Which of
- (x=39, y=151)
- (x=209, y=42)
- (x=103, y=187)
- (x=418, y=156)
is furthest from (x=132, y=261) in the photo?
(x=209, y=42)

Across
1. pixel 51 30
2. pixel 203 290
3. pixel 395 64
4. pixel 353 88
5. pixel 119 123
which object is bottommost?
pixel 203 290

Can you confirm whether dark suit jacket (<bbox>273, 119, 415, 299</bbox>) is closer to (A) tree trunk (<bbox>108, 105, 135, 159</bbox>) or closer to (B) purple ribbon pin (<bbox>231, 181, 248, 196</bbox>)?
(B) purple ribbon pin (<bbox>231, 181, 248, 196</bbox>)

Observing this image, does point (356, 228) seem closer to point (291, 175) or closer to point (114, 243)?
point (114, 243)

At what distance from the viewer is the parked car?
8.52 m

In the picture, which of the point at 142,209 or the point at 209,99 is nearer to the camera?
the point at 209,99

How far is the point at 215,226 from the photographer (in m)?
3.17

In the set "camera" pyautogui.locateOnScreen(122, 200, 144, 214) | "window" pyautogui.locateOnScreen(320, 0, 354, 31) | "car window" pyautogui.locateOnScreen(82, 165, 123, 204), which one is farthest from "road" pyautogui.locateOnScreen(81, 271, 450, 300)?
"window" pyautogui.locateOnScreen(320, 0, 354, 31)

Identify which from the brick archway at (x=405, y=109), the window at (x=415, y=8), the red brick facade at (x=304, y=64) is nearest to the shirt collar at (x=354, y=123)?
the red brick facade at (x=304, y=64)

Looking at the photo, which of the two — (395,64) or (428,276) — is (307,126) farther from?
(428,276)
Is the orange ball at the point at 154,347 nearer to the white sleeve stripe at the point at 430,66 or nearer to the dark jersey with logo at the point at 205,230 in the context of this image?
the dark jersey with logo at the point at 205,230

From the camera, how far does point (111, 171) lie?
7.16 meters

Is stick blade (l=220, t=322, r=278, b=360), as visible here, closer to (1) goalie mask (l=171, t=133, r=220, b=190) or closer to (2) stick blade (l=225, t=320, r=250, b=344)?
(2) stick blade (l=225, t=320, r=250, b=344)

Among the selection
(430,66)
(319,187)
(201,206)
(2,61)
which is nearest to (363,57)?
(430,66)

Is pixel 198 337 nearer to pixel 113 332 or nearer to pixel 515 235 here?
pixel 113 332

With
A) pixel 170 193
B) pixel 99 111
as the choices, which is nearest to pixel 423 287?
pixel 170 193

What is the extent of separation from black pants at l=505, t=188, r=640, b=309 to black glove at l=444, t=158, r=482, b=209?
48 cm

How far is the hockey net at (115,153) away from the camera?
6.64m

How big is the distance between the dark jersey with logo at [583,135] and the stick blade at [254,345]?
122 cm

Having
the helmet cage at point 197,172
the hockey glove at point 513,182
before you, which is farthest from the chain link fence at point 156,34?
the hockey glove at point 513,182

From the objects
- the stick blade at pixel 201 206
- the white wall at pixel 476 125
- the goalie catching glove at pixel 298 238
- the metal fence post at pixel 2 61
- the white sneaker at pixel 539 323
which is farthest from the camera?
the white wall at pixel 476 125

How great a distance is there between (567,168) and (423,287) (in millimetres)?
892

AIM OF THE TASK:
Reproduce the material above word for word, from its first line through its last.

CORRECT RESULT:
Which of
- (x=39, y=151)
- (x=209, y=42)
- (x=103, y=187)
- (x=418, y=156)
is furthest from (x=132, y=261) in the photo?
(x=209, y=42)

Across
1. pixel 51 30
2. pixel 203 290
3. pixel 395 64
4. pixel 353 88
5. pixel 119 123
which object is bottommost?
pixel 203 290

Can you confirm whether dark suit jacket (<bbox>273, 119, 415, 299</bbox>) is closer to (A) tree trunk (<bbox>108, 105, 135, 159</bbox>) or closer to (B) purple ribbon pin (<bbox>231, 181, 248, 196</bbox>)?
(B) purple ribbon pin (<bbox>231, 181, 248, 196</bbox>)

Observing this image, does point (356, 228) seem closer to point (291, 175) or closer to point (114, 243)?
point (114, 243)

At what distance from the viewer is the parked car?
8.52 m

In the picture, which of the point at 142,209 or the point at 209,99 is nearer to the camera?
the point at 209,99

How far is the point at 215,226 from the photographer (in m)?
3.17

In the set "camera" pyautogui.locateOnScreen(122, 200, 144, 214) | "window" pyautogui.locateOnScreen(320, 0, 354, 31) | "car window" pyautogui.locateOnScreen(82, 165, 123, 204), which one is farthest from "road" pyautogui.locateOnScreen(81, 271, 450, 300)?
"window" pyautogui.locateOnScreen(320, 0, 354, 31)

Identify which from the brick archway at (x=405, y=109), the window at (x=415, y=8), the red brick facade at (x=304, y=64) is nearest to the shirt collar at (x=354, y=123)?
the red brick facade at (x=304, y=64)

Looking at the photo, which of the two — (395,64) or (428,276) — is (307,126) farther from?
(428,276)
Is the orange ball at the point at 154,347 nearer to the white sleeve stripe at the point at 430,66 or nearer to the dark jersey with logo at the point at 205,230 in the context of this image?
the dark jersey with logo at the point at 205,230

From the camera, how far does point (111, 171) lie?
7.16 meters

Is stick blade (l=220, t=322, r=278, b=360), as visible here, closer to (1) goalie mask (l=171, t=133, r=220, b=190) or closer to (2) stick blade (l=225, t=320, r=250, b=344)?
(2) stick blade (l=225, t=320, r=250, b=344)

Among the selection
(430,66)
(319,187)
(201,206)
(2,61)
which is nearest to (363,57)?
(430,66)

Is pixel 198 337 nearer to pixel 113 332 or nearer to pixel 515 235 here?
pixel 113 332

With
A) pixel 170 193
B) pixel 99 111
as the choices, which is nearest to pixel 423 287?
pixel 170 193

What is the extent of separation from black pants at l=505, t=188, r=640, b=309 to black glove at l=444, t=158, r=482, b=209?
48 cm

How far is the hockey net at (115,153) away from the camera?
6.64m

How big is the distance between the dark jersey with logo at [583,135] and the stick blade at [254,345]?
122 cm

Having
the helmet cage at point 197,172
the hockey glove at point 513,182
before you, which is farthest from the chain link fence at point 156,34?
the hockey glove at point 513,182

From the objects
- the stick blade at pixel 201 206
- the white wall at pixel 476 125
- the goalie catching glove at pixel 298 238
- the metal fence post at pixel 2 61
- the white sneaker at pixel 539 323
which is farthest from the camera?
the white wall at pixel 476 125

How great a distance is there between (567,168) and (423,287) (in millimetres)?
892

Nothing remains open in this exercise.